Reading passage -
Shamin Kharrazi talks about plans for the Iranian Light Source Facility
By Michael Banks
You may remember a few weeks ago when I wrote about Turkey’s plans to build a 3 GeV synchrotron in Ankara. In fact the next decade will see two other new synchrotrons springing up in the Middle East.
One – SESAME – is near Amman, Jordan, and I visited the facility earlier this week to hear how progress is moving towards completion by 2015 (see this story for more details).
Synchrotrons accelerate electrons to high energy and then make the particles generate flashes of X-rays as they travel around a circular ring. The X-rays are then sent down beamlines where they are used in a range of experiments from condensed-matter physics to biology.
However, a talk given by Shamin Kharrazi at the SESAME users’ meeting also outlined plans Iran has to build its very own synchrotron – the Iranian Light Source Facility (ILSF) – by 2020.
A conceptual design review for the 100 m diameter facility has just been completed and it is estimated that construction will begin by 2015.

Questions to answer -
1. Duplicate the part of the synchrotron article starting at "One – SESAME" and ending at "physics to biology.".
2. Write the next part of the article on Iran's planned synchrotron, continuing after its final sentence.

Source data -
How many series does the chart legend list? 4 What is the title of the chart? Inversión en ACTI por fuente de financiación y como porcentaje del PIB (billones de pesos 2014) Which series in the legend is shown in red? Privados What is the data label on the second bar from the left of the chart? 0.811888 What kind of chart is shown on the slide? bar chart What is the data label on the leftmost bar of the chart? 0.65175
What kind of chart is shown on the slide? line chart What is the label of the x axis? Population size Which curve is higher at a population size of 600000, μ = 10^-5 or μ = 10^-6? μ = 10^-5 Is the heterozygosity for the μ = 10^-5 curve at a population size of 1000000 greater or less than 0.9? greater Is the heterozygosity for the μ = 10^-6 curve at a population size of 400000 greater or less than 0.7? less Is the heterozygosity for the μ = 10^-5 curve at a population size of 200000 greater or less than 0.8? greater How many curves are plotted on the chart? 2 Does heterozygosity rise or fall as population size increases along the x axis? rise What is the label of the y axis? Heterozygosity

Responses to the tasks -
1.
One – SESAME – is near Amman, Jordan, and I visited the facility earlier this week to hear how progress is moving towards completion by 2015 (see this story for more details).
Synchrotrons accelerate electrons to high energy and then make the particles generate flashes of X-rays as they travel around a circular ring. The X-rays are then sent down beamlines where they are used in a range of experiments from condensed-matter physics to biology.

2.
Plans for the ILSF, like its Turkish equivalent, are still firmly on the drawing board, but researchers in Iran are hoping the facility will get funding. Kharrazi remarked that around seven years ago synchrotron radiation was not widely known to the authorities in Iran. Now, in a matter of only a few years, the country has plans for its own facility.
Indeed, over the past few years Iran has been building a community of those who could use their own national facility as well as SESAME. At times this has been painstaking and even involved researchers searching via Google for others around Iran who work with X-rays.
Kharrazi reassured SESAME users that Iran will still play an integral part in that project. “We think that by 2020 there will be enough demand for Iran to have its own synchrotron and also use SESAME,” says Kharrazi. “Just like France has the Soleil synchrotron as well as the ESRF.”